**Short problem a**
In the thread about wholesale firewood in NH, where does the original poster want the wood delivered?

**Reading passage**
------------------------------------

# Looking for wholesale firewood in NH



## Mulhern (Jan 20, 2008)

Looking for wholesale SEASONED Hardwood cut and split to be delivered to my manchester NH location please email me with pricing [email protected] i will take it by the single cord or by the tractor trailer load


----------



## Husky137 (Jan 20, 2008)

What quantity?


----------



## Mulhern (Jan 21, 2008)

*re wholesaler*

i go thru about 200 a year, but i would like to purchase it by the tractor trailer load as needed if that works for you please let me know thanks


----------



## Husky137 (Jan 21, 2008)

http://treehuggerfarms.com/about.html

Check out these guys. They may be just what you are looking for. They pump out a huge volume of wood.


----------



## Mulhern (Jan 21, 2008)

*Thanks very much for the reply*

Yeah i have used tree huggers before. only negative is the wood is green its marketed as semi seasoned but it is green as green can get but thank you very much for the reply...


----------



## Husky137 (Jan 22, 2008)

I figured semi-seasoned was a euphimism at best. I don't know if the beast you seek exists. Most guys doing large quantities of processed wholesale wood want it gone, not sitting around taking up space. Good luck in the search.


----------



## Mulhern (Jan 22, 2008)

*i agree*

Yeah it is very hard to find, ive been looking for a while. i have found 1 guy but seems his wood is burried in snow and ice currently but thank you again for looking and replying


----------



## BostonBull (Jan 22, 2008)

I can help you out with 110 yard live floor loads of seasoned, green, or kiln dried.

PM me for more info.


----------



## sloth9669 (Feb 2, 2008)

*logs needed*

Hey boston you sell logs ? or cut and split iam in the market myself for more supply hit me up with what you can get ? thanx


----------

------------------------------------

**Information provided**
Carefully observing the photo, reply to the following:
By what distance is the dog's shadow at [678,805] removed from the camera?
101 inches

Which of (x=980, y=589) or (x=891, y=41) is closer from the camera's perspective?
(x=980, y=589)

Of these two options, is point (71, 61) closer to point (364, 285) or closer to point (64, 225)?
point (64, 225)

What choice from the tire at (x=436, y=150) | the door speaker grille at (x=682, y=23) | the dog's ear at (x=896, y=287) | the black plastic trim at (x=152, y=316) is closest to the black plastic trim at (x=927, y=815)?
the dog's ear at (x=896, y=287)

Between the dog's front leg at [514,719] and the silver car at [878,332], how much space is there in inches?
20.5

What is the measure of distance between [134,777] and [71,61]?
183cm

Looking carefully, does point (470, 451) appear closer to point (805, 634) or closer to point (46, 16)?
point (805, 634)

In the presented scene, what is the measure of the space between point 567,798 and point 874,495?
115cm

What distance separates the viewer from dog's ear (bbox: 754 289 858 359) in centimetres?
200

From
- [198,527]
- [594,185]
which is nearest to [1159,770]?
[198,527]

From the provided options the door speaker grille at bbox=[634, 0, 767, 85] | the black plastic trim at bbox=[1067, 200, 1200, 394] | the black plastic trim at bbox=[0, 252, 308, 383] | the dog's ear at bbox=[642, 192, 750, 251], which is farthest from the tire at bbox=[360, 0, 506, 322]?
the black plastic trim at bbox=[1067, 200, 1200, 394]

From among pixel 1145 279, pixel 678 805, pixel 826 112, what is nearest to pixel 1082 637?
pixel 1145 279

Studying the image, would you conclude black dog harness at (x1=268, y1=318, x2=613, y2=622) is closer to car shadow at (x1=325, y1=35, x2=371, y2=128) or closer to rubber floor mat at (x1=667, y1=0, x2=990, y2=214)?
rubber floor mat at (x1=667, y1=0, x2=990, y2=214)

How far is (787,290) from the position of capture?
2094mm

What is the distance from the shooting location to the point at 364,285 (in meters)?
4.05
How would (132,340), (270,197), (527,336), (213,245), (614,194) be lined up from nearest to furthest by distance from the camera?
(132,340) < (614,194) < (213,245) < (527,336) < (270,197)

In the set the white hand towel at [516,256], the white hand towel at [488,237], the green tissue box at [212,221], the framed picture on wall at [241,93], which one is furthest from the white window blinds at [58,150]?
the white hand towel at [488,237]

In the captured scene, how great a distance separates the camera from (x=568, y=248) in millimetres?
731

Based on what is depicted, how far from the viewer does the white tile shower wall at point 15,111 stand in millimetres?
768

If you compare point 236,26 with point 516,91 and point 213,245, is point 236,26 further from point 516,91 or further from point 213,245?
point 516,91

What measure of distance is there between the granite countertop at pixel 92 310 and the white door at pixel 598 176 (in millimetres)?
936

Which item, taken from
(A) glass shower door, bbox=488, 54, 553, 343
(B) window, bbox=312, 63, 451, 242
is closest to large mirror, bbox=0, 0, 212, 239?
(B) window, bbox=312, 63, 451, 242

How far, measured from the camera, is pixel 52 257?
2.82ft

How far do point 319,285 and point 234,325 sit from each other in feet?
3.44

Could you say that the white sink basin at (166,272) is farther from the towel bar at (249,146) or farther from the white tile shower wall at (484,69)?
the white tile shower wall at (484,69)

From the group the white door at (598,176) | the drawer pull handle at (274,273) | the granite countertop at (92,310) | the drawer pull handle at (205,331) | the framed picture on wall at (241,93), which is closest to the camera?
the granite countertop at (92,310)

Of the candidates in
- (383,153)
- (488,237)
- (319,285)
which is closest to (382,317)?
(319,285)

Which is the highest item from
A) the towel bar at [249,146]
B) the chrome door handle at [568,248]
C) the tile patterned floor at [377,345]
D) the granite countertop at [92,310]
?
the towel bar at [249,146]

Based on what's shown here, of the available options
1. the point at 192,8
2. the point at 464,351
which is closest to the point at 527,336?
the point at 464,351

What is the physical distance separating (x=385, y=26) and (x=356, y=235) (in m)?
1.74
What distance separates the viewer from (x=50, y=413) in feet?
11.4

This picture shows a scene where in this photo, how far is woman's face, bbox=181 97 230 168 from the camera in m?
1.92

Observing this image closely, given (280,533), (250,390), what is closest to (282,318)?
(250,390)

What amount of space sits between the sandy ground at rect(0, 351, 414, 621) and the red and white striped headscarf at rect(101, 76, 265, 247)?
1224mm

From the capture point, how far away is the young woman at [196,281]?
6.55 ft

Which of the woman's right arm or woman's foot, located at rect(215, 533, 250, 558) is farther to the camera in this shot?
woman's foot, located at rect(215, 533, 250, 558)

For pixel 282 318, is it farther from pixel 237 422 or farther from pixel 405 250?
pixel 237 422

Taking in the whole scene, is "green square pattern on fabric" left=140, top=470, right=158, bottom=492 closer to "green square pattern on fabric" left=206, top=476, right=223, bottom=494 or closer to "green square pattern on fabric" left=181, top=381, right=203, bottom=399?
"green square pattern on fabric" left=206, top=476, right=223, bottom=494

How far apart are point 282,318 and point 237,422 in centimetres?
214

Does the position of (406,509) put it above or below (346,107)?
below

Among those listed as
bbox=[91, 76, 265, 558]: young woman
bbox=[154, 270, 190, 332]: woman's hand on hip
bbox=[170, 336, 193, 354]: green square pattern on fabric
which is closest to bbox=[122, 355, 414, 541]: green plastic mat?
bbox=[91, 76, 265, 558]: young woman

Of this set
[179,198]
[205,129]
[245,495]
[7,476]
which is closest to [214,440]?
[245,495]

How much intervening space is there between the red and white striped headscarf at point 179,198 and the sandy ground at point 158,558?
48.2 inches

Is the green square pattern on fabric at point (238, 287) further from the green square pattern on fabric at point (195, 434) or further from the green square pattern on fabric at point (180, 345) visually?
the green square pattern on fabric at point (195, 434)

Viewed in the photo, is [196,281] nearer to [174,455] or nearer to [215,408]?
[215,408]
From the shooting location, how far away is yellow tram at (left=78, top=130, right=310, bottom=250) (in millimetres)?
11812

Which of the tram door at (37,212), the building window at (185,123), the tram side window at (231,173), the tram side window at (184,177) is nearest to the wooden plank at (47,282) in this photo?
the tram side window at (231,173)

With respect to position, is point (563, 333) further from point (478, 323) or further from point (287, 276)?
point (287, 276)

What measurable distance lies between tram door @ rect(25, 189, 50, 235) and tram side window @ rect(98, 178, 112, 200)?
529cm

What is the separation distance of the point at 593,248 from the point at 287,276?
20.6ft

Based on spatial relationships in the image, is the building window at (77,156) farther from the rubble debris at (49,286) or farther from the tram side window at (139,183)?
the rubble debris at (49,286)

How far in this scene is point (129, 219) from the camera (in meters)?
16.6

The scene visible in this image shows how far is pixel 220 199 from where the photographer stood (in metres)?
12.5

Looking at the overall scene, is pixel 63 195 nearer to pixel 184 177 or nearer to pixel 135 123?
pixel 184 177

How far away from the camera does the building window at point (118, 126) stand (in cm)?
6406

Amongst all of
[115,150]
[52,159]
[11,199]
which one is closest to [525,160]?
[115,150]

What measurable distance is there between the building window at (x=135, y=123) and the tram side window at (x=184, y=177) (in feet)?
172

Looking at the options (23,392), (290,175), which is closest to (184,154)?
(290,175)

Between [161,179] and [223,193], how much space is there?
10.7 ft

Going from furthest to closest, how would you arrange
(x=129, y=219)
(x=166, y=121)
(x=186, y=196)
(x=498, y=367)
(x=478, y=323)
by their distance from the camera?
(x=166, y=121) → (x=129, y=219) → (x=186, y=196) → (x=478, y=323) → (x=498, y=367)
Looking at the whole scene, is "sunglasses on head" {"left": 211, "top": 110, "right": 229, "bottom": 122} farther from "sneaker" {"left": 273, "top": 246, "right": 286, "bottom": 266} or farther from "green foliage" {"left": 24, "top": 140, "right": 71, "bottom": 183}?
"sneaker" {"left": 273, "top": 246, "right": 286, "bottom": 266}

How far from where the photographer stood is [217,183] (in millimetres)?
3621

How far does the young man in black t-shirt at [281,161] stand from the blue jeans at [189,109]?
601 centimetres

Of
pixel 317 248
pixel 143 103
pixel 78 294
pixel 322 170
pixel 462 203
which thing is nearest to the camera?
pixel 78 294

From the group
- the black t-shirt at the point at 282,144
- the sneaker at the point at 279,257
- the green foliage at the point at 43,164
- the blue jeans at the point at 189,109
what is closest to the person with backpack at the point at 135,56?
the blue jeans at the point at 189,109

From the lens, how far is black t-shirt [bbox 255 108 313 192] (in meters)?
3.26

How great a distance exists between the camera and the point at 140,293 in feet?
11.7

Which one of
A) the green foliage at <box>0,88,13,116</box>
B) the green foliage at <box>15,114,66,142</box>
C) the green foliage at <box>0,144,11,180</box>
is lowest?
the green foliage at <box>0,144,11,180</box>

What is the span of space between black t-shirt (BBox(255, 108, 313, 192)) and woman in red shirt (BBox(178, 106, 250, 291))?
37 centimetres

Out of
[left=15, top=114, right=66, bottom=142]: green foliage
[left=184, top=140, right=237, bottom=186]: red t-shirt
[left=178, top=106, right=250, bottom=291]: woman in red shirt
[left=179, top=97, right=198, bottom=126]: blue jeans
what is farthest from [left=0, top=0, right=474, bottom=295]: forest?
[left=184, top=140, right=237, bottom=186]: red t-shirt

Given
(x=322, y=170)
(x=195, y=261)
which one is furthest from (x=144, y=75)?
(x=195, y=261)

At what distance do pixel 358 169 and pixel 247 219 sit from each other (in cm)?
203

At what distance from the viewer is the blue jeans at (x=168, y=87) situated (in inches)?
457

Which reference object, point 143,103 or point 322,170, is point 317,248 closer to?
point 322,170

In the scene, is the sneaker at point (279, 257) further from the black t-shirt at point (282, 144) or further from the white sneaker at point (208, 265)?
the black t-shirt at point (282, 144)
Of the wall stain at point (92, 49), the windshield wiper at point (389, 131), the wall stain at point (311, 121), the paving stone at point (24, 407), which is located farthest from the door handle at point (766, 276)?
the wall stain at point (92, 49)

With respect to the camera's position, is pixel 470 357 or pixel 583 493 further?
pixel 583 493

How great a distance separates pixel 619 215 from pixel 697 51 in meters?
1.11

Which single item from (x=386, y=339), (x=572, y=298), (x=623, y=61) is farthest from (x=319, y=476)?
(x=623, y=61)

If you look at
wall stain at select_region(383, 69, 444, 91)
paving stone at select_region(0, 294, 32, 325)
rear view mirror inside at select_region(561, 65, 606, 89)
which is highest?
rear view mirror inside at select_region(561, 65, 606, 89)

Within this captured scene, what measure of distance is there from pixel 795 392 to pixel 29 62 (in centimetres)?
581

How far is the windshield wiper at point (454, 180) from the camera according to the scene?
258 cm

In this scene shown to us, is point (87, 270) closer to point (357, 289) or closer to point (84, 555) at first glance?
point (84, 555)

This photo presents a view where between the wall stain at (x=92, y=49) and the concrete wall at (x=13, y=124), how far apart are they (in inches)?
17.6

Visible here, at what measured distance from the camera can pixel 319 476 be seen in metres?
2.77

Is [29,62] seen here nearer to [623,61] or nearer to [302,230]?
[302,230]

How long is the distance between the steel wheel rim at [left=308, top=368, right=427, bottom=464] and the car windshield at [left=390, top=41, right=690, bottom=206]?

------------------------------------

**Short problem b**
Please copy the records word for word, from the line containing "What is the distance" up to and including the line containing "(132,340) < (614,194)".

**Exercise response a**
To the poster's Manchester, NH location.

**Exercise response b**
What is the distance from the shooting location to the point at 364,285 (in meters)?
4.05
How would (132,340), (270,197), (527,336), (213,245), (614,194) be lined up from nearest to furthest by distance from the camera?
(132,340) < (614,194) < (213,245) < (527,336) < (270,197)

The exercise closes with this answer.